Israel should take steps to advance the diplomatic process with the Palestinians
in order to ensure the best possible deal between the world’s leading countries
and Iran, Justice Minister Tzipi Livni suggested at a peace conference in the
Knesset on Monday.
Livni pointed out that the six months in which the
P5+1 countries will be negotiating a permanent accord with Iran are, not
coincidentally, the same period left in the nine months US Secretary of State
John Kerry allocated for talks between Israel and the Palestinians.
She
said that rather than complain about the interim deal reached with Iran in
Geneva, Israel can help get a better deal by doing its part in the peace
talks.
“I suggest that we stop whining because of what was signed in
Geneva and use the six months to make sure Iran doesn’t fool the world into
enabling a final-status deal that would be dangerous for Israel,” said Livni,
“and to reach a significant breakthrough on two states for two peoples that will
be good for Israel.
“Continuing serious peace talks can allow the Arab
world to put its conflict with Israel aside to cooperate on Iran,” she said.

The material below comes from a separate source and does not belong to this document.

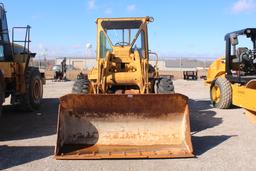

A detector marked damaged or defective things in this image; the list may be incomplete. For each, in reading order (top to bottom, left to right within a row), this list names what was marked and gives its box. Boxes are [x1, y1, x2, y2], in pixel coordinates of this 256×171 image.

rusty bucket attachment [55, 93, 193, 159]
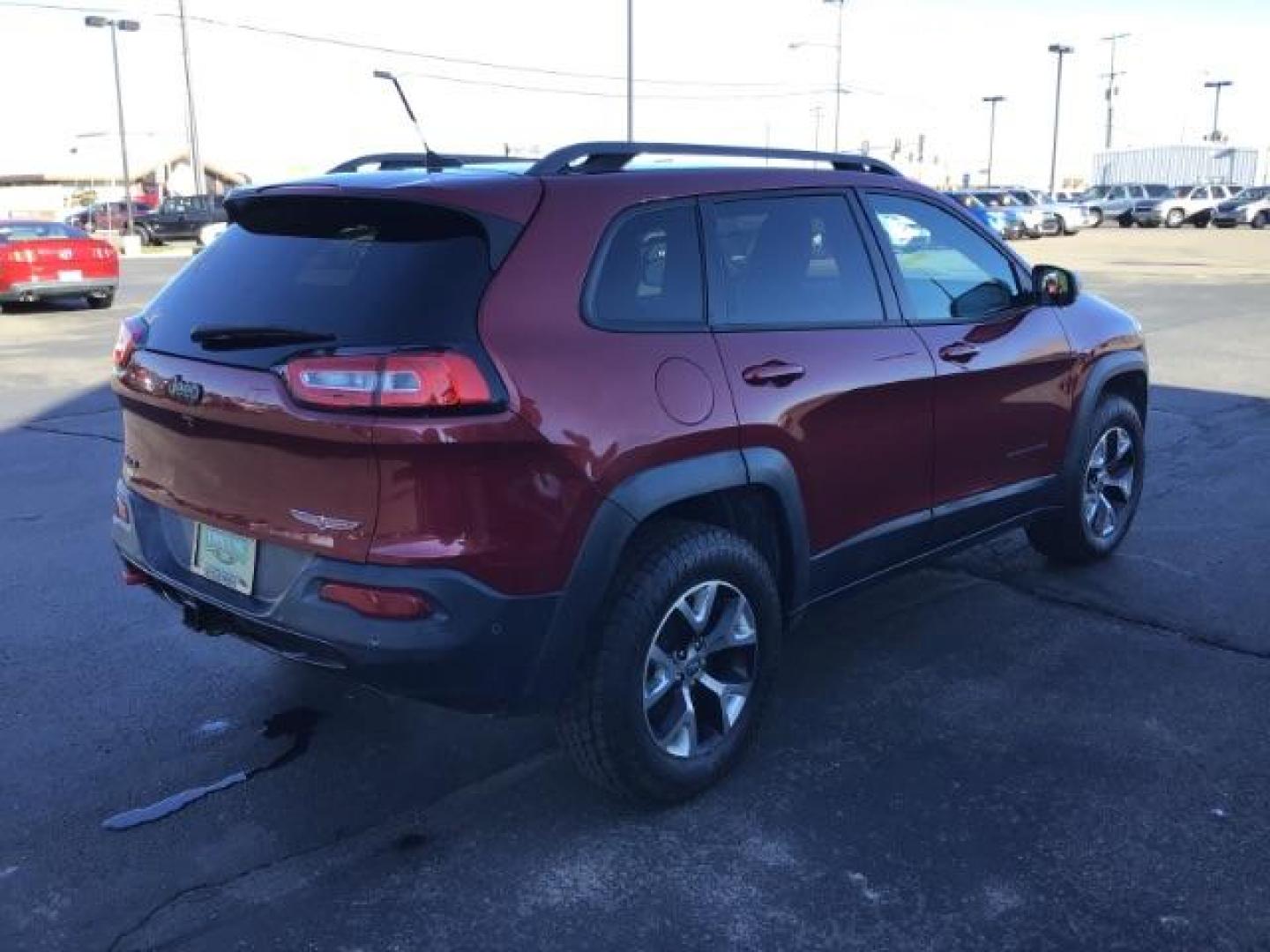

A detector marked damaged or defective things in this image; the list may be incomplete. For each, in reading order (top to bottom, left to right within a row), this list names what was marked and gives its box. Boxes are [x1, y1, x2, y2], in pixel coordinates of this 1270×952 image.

crack in asphalt [21, 423, 120, 446]
crack in asphalt [945, 566, 1270, 665]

“Solving the conflict with the Palestinians would enable a united front with
Arab countries against Iran.”
She said that during the next six months,
Israel should work to strengthen its strategic alliance with the United States.

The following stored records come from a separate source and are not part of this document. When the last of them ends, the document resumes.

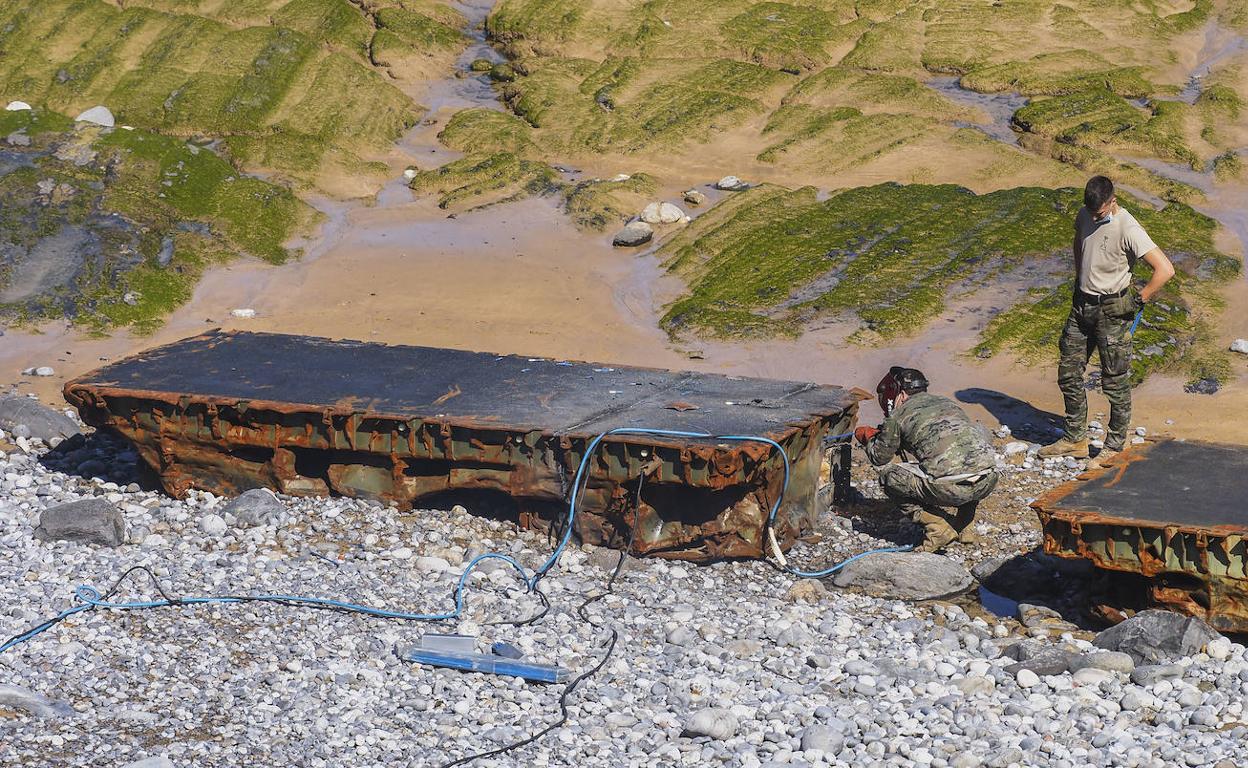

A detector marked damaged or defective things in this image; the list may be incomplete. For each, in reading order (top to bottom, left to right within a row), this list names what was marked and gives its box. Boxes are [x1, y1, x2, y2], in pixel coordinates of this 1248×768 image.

corroded steel structure [66, 332, 856, 560]
rusty metal panel [66, 332, 856, 564]
rusted metal pontoon [63, 332, 864, 564]
rusted metal pontoon [1032, 440, 1248, 632]
rusty metal panel [1032, 440, 1248, 632]
corroded steel structure [1032, 440, 1248, 632]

She also suggested a political bond with the Labor Party on diplomatic
issues.
Livni said she was glad new opposition leader Isaac Herzog
defeated Labor MK Shelly Yacimovich in the party’s leadership race, because it
proved Yacimovich was wrong to abandon the diplomatic issue. The Hatnua Party
leader said an ideological alliance with Labor would send a pro-peace message to
Prime Minister Binyamin Netanyahu, while countering the bond between Yesh Atid
and Bayit Yehudi she said was harming Israel by sanctioning West Bank
construction and causing friction with the US.
Herzog has spoken about
building a Center-Left bloc that could challenge the Likud in the next election.
He criticized Netanyahu for sowing unnecessary panic on the Iran issue while
burning bridges with the Obama administration.
“Isolation will not
benefit the people of Israel,” Herzog said at the conference. “It is imperative
and essential that we leave no stone unturned on the path to peace. Right now
there is a historic opportunity. The fact is that there is a moment of
willingness on the part of the rest of the world, that makes a historic
breakthrough for peace possible.”
The conference’s organizer, Labor MK
Hilik Bar, who heads the Knesset’s two-state caucus, challenged Netanyahu to
make peace.
“I heard Prime Minister Binyamin Netanyahu accuse the
Palestinians by saying that ‘there is no Palestinian Ben-Gurion,’” Bar said. “I
ask him: Do we have an ‘Israeli Ben- Gurion’ these days, or is there even
another Israeli Menachem Begin? Will Netanyahu do as Begin did, and rally the
Right and the Left in order to produce a historic peace agreement? Will he be a
statesman and a leader or a politician and leader of the narrow Right?”